- [Text excerpt]

Lena Graber is a national expert on the role of local police in immigration enforcement and the use of ICE detainers.  She has spent more than a decade supporting organizers and lawyers around the country to fight unfair and often illegal detention of immigrants, and to push for pro-immigrant local policies. Lena spearheads ILRC’s national work combatting immigration enforcement and providing comprehensive advocacy resources and trainings to the immigrant rights movement. In the last several years, Lena has written and consulted on local and state-wide sanctuary policies in dozens of states and trained hundreds of organizers and policymakers to better understand and dismantle the machinery of detention and deportation. Lena joined the ILRC in 2013, and she has co-authored several ILRC publications including Motions to Suppress: Protecting the Constitutional Rights of Immigrants in Removal Proceedings; FOIA Requests and Other Background Checks; DACA: The Essential Legal Guide; and Parole in Immigration Law.

Prior to the ILRC, Lena was a Soros Justice Fellow at the National Immigration Project of the National Lawyers Guild, where she supported campaigns against local law enforcement involvement in deportations and litigated ICE detainer issues in federal courts. She also worked at the National Immigration Forum doing federal advocacy on immigrant rights and border policy.

Lena graduated with honors from the George Washington University Law School, where she served on the journal for International Law in Domestic Courts. She earned her B.A. in history from Wesleyan University. Lena is a member of the California bar and she speaks Spanish.

Alison Kamhi

Alison Kamhi is the Legal Program Director based in San Francisco. Alison is a dedicated immigrant advocate who brings significant experience in immigration law to the ILRC. Alison leads the ILRC's Immigrant Survivors Team and conducts frequent in-person and webinar trainings on naturalization and citizenship, family-based immigration, U visas, and FOIA requests. She also provides technical assistance through the ILRC’s Attorney of the Day program on a wide range of immigration issues, including immigration options for youth, consequences of criminal convictions for immigration purposes, removal defense strategy, and eligibility for immigration relief, including family-based immigration, U visas, VAWA, DACA, cancellation of removal, asylum, and naturalization.

- [Required tasks]
1/ Answer these questions from the ILRC staff bios:
(a) In what year did Lena Graber join the ILRC?
(b) From which university did Lena earn her B.A., and in what subject?
(c) Which team at the ILRC does Alison Kamhi lead?
2/ Return the stretch of the ILRC staff bios from "Prior to the" through "she speaks Spanish.", copied word for word.

- [Entries supplied]
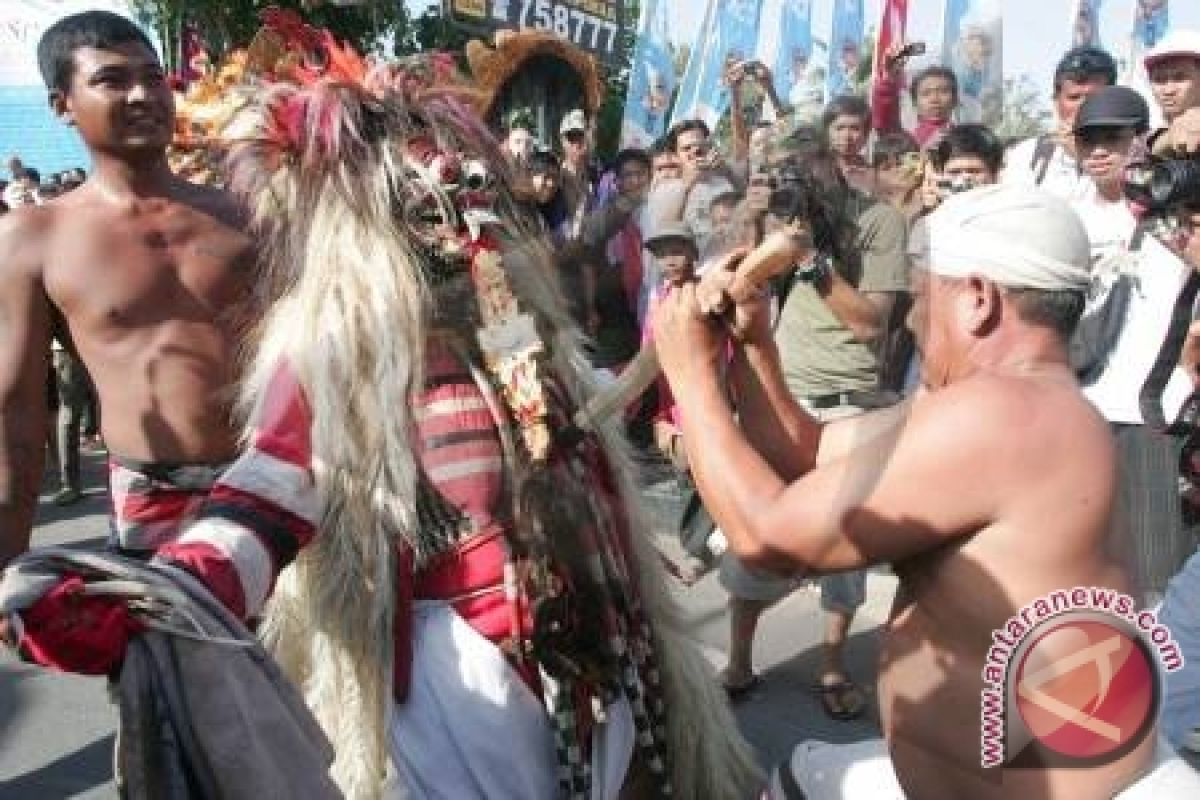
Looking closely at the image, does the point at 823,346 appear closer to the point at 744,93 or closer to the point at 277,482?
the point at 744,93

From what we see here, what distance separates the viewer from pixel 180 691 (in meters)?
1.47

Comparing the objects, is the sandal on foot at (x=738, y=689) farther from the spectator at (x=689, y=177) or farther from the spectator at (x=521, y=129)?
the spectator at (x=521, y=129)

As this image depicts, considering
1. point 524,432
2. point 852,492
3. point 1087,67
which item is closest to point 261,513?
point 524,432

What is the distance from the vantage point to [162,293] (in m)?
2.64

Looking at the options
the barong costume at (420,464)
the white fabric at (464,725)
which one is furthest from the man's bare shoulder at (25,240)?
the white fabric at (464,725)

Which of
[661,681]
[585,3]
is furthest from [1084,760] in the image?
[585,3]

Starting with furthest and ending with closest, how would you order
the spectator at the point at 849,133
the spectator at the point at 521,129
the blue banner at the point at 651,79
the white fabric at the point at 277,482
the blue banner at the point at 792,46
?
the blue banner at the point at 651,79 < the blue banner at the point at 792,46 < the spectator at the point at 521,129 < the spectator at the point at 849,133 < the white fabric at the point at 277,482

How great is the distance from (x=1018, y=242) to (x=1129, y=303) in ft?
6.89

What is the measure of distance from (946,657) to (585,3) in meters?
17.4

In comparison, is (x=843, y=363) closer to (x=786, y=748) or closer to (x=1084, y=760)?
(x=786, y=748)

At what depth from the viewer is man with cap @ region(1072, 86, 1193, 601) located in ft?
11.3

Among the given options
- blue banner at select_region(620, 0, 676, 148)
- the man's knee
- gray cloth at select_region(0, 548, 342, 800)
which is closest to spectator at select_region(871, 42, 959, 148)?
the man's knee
---
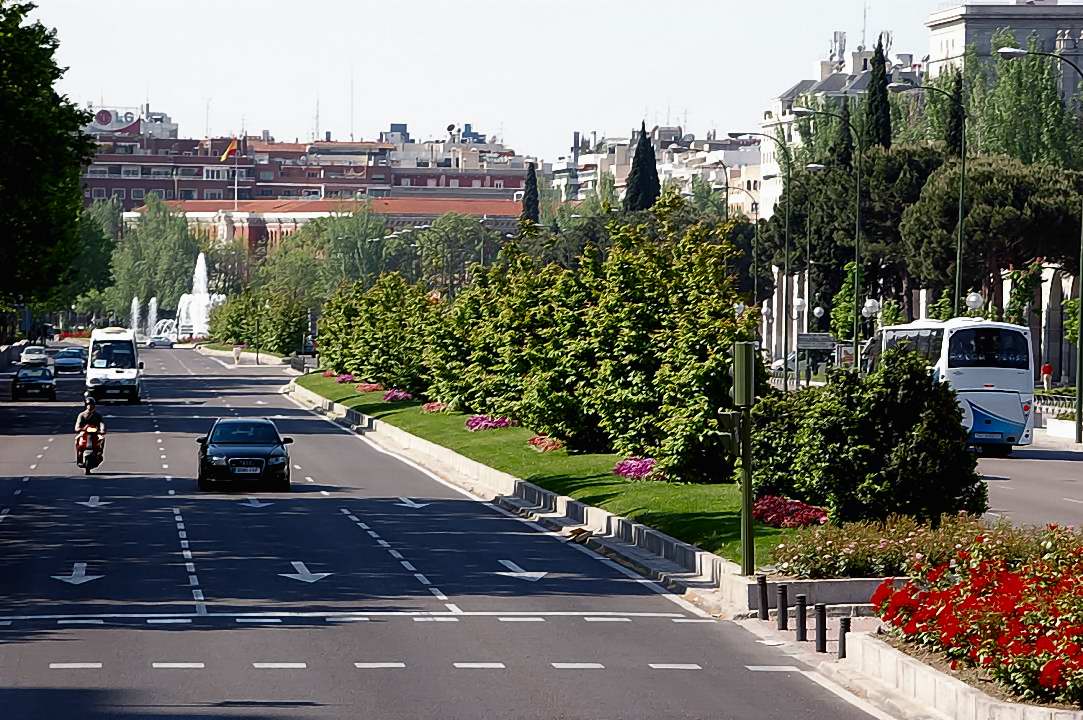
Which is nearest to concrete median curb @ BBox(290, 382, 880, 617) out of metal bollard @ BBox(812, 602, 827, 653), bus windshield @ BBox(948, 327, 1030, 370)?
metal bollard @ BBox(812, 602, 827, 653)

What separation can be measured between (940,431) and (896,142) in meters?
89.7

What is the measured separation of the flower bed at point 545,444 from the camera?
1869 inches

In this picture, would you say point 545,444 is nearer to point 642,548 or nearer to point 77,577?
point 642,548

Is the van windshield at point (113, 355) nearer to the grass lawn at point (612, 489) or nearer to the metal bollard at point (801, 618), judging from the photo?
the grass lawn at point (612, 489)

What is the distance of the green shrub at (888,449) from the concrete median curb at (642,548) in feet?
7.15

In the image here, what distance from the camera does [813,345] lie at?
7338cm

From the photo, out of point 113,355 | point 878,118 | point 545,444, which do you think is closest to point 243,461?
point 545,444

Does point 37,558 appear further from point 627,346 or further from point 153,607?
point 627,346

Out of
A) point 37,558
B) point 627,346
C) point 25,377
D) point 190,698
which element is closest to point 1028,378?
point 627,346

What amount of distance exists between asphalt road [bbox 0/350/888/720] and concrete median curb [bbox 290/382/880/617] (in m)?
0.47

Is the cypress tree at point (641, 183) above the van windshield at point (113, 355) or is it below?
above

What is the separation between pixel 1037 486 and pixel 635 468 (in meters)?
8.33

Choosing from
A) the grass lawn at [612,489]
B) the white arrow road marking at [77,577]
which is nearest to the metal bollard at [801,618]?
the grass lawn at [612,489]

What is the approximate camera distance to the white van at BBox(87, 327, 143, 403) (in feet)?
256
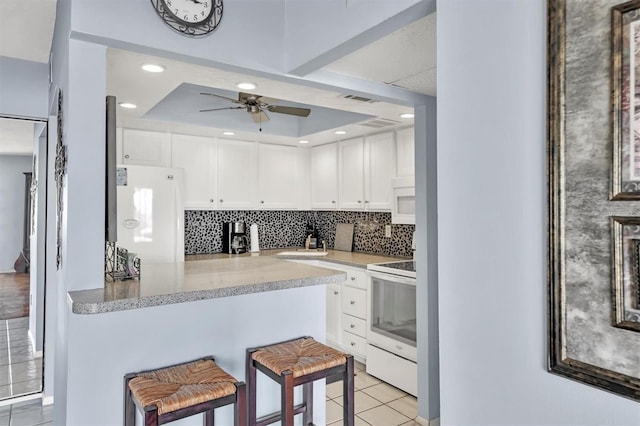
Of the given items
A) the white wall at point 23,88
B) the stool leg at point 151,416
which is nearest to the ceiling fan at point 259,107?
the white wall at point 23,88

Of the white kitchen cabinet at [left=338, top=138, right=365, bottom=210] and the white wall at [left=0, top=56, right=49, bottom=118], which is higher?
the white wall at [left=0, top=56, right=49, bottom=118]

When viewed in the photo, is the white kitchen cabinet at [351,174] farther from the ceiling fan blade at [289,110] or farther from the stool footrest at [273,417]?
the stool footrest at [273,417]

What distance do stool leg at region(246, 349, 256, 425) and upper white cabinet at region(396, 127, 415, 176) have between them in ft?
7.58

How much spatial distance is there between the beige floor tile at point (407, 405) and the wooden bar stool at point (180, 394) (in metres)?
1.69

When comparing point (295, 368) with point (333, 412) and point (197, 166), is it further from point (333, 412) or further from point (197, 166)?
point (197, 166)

- [Results of the tasks]
1/
(a) 2013
(b) Wesleyan University, in history
(c) The Immigrant Survivors Team

2/
Prior to the ILRC, Lena was a Soros Justice Fellow at the National Immigration Project of the National Lawyers Guild, where she supported campaigns against local law enforcement involvement in deportations and litigated ICE detainer issues in federal courts. She also worked at the National Immigration Forum doing federal advocacy on immigrant rights and border policy.

Lena graduated with honors from the George Washington University Law School, where she served on the journal for International Law in Domestic Courts. She earned her B.A. in history from Wesleyan University. Lena is a member of the California bar and she speaks Spanish.